* Compito da svolgere
Copia dal brano fornito il passo che inizia con "Le accuse alla" e arriva fino a "proprio a questo.", quest'ultimo compreso.

* Brano fornito
============
Una ragazzina nord-irlandese di 14 anni sta scatenando un nuovo polverone sull’argomento dei controlli sulla privacy nei social networks. Infatti la teenager, che ci tiene a rimanere anonima, ha recentemente citato in giudizio Facebook a causa di alcune sue foto che la ritraggono nuda, le quali sarebbero state pubblicate ripetutamente sul social da conoscenti della vittima. Questo ovviamente senza il suo consenso.
Le accuse alla società di Zuckerberg sarebbero motivate dal fatto che la foto sarebbe dovuta essere stata riconosciuta ed eliminata proattivamente già al momento della seconda pubblicazione, dal momento che il sistema PhotoDNA adottato da Facebook dovrebbe servire proprio a questo.
Ma come funziona PhotoDNA? Charlotte Carnevale, leader del Safety Team di Facebook, spiega come all’inizio del 2015 questo strumento venne implementato per combattere attivamente la diffusione di materiale pedopornografico sui social. Creato da Microsoft e da Hany Farid, esperto del settore, PhotoDNA è uno strumento di controllo attivo 24 ore su 24, che si affida ad una intelligenza artificiale il cui compito è riconoscere e bloccare, al momento della pubblicazione, foto e video dal potenziale contenuto illecito. Appena una fattispecie del genere viene rilevata, l’account responsabile viene bloccato, un report è immediatamente inviato al team di Carnevale ed inoltrato agli organi di competenza che si occupano di protezione dei minori.
============
* Dati disponibili

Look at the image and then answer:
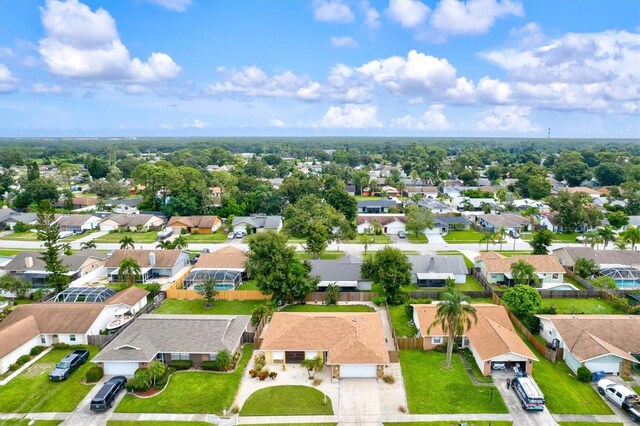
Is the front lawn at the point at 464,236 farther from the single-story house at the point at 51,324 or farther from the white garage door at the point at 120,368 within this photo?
the white garage door at the point at 120,368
============
* Soluzione dell'esercizio
Le accuse alla società di Zuckerberg sarebbero motivate dal fatto che la foto sarebbe dovuta essere stata riconosciuta ed eliminata proattivamente già al momento della seconda pubblicazione, dal momento che il sistema PhotoDNA adottato da Facebook dovrebbe servire proprio a questo.